Now, everyone is falling over each other to hand the championship to the Lakers, without a second thought. But stop and think. You do have to give the coaching nod to Phil Jackson. But on the floor, what advantage do the Lakers have besides Kobe? LA had enough trouble with the Spurs setup of an injured Ginobili and a bunch of spot-up shooters. What about a Pierce/revived Allen combination? Kevin Garnett will probably command a double-team, freeing up Boston's array of shooters - Pierce, Allen, Posey, House, possibly Cassell, and even Rondo recently. You can forget about the rebounding edge that the Lakers had against the Spurs - Garnett, Perkins, Powe, Davis, etc. will do a much better job on the boards than the Spurs bigs did. Gasol will look like a giant bowling pin half the time. So what if the Lakers haven't lost a game at home in the playoffs - they almost lost twice at home to a suffering Spurs team, having to overcome huge deficits both times. Boston has home-court advantage and they've been terrific at home, not to mention the fact they seem to have recovered the ability that made them the best road team in the NBA. Make it two wins at the Palace, one of the toughest places to play all year.

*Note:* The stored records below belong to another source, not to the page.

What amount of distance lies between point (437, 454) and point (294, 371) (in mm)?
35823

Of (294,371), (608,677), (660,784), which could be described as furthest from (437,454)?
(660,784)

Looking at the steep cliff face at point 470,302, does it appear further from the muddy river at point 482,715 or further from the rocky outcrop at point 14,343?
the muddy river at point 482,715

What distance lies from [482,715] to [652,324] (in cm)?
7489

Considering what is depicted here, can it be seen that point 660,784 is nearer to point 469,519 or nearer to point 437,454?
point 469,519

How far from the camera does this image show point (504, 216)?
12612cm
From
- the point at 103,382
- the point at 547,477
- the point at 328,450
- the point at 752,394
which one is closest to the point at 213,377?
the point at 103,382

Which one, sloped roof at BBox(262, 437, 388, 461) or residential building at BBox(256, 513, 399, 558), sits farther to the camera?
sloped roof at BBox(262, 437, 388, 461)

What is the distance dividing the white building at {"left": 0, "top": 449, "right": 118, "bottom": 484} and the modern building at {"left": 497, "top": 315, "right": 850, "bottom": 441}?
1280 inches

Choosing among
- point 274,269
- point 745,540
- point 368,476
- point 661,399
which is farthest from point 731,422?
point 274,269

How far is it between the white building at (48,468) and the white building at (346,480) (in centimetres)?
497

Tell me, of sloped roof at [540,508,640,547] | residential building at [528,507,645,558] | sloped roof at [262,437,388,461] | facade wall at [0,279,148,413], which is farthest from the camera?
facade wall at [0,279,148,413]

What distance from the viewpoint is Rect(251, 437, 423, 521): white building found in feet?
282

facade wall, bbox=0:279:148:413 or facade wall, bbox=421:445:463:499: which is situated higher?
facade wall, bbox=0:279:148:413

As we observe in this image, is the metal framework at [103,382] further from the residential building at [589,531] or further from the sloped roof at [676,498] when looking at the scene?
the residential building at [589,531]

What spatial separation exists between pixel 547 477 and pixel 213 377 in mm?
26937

All things considered, I'll take the Celtics in 6.

Reasons I want the Lakers to lose:

1. The Gasol heist. What's next - are the Lakers going to offer Ira Newble, a couple of the Laker girls, and Mitch Kupchak's half-eaten lunch to the Hornets for David West?
2. Laker punks. Has anyone instigated more bad blood this year than Sasha Vujacic? It seems like every other game he's almost getting in a fight with someone. And who names themselves "The Machine?" A tool, plain and simple. Kobe has a dual personality. One is his intensely competitive side. The other is his big baby, whiny, show-off side.
3. Loud-mouth Laker fans that suddenly emerge to announce to the world how they feel.
4. The media would be brought back to earth
5. Three classy, hard-working players win a championship: Garnett, Allen, and Pierce.

Final thought: how many incredibly mindless/obvious/cliched things will Mark Jackson say before ESPN/ABC gives him the boot? Someone nailed it the other day - it's like listening to an announcer from an NBA video game. Get this - the circus show Knicks were thinking about offering him the head coaching position. How perfect would that have been?